Fasst man diese Argumentationslinie in einem Satz zusammen, so kommt man zu folgender Definition: Wahr ist das, was die bolschewistische Führung für wahr erklärt. Die Grenze von der Wissenschaft zum Dogma ist damit unauffällig, aber, wie sich zeigt, unwiderruflich überschritten, und Lenin findet denn auch gar nichts dabei, den eigenen Standpunkt als „Orthodoxie“ zu bezeichnen. Orthodox aber ist im Wortsinn jemand, der das richtige Dogma, die rechte Glaubenslehre besitzt.

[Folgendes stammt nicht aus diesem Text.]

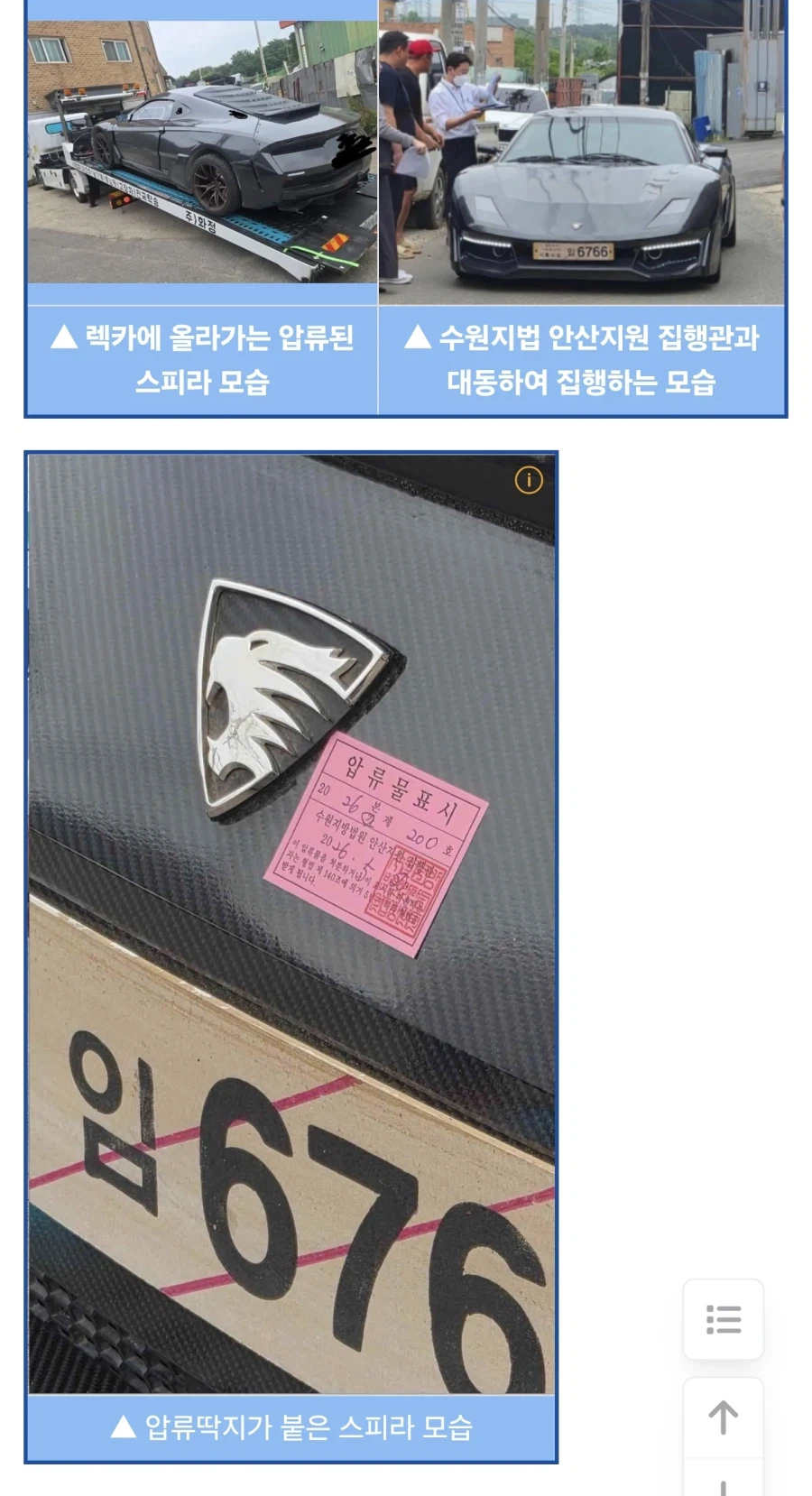 자칭 "한국 최초의 슈퍼카" 근황_3.webp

Entsprechend grobschlächtig ist Lenins Art der Polemik. Hatte Marx seine Gegner meist sehr geistreich, gelegentlich auch unbegreiflich banal, aber stets individuell abgefertigt, so ist Lenin zufrieden, wenn er die seinen in eine Kategorie wie Opportunisten, Revisionisten, Nachtrabpolitiker, Lakaien der Bourgeoisie, Sozialchauvinisten oder Versöhnler einordnen kann. Besonders stereotype Schmähungen findet er für seine Erzfeinde. So ist Bernstein stets „herostratisch berühmt“ – nach einem Griechen der Antike, der angeblich den Artemistempel in Ephesos anzündete, nur um in die Geschichte einzugehen. Kautsky hingegen wird in Lenins späteren Schriften derart monoton als „Renegat“ bezeichnet, dass sich unter Studenten gewisser Universitäten die Meinung herausbildete, das Wort bezeichne seinen Vornamen.

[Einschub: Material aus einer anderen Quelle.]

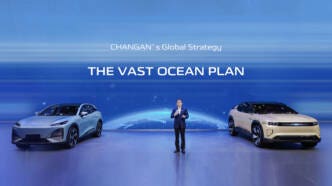 La Casa automobilistica Changan pianifica la costruzione di uno stabilimento in Europa.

Lenin ersetzte politische Argumentation in vielen Fällen durch Beschimpfungen. Es genügte, einen politischen Gegner etwa als „wildgewordenen Kleinbürger“ zu apostrophieren, um über ihn die Oberhand zu bekommen. Allerdings setzte dies die Macht voraus, ihn an einer Entgegnung an gleicher Stelle zu hindern. Innerhalb seiner politischen Organisation hatte Lenin diese Macht stets; mit dem Oktober 1917 stand er davor, sie auf die ganze Gesellschaft auszudehnen.

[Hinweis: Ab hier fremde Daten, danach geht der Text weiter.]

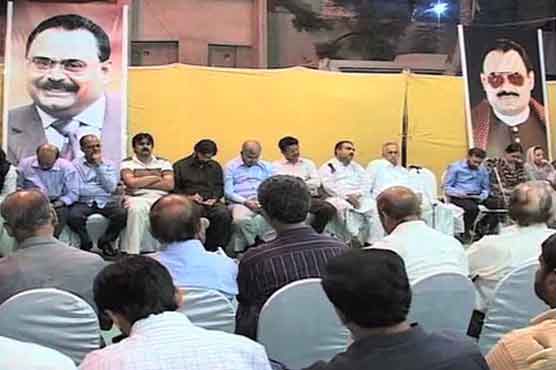 B Area blast: MQM to observe day of mourning today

Lenin bewegt sich mit seinen Publikationen meist in den Niederungen einer reichlich stereotypen Polemik. Auch wenn er einen wissenschaftlichen Anspruch erhebt, wie in seinen Schriften über den Imperialismus, ist sein Blick von Vorurteilen getrübt. Zudem scheinen viele seiner Thesen vorwiegend taktischen Zwecken zu dienen, so etwa die willkürliche Konstruktion einer gänzlich neuen historischen Phase, in der auch neue – selbstverständlich von Lenin festgesetzte – Regeln für die politische Strategie und Taktik gelten.
Als Wissenschaftler war Lenin insgesamt nicht gerade ein Vorbild; als Ideologe, als Wortführer der sich formierenden neuen bürokratischen Klasse jedoch war er der Mann der Stunde.

Zuerst veröffentlicht in – Bernhard Mankwald: Die Diktatur der Sekretäre. Marxismus und bürokratische Herrschaft, Books on Demand, Norderstedt 2006, Seite 118 f.; in der vorliegenden Fassung wurde auf den Anmerkungsapparat verzichtet.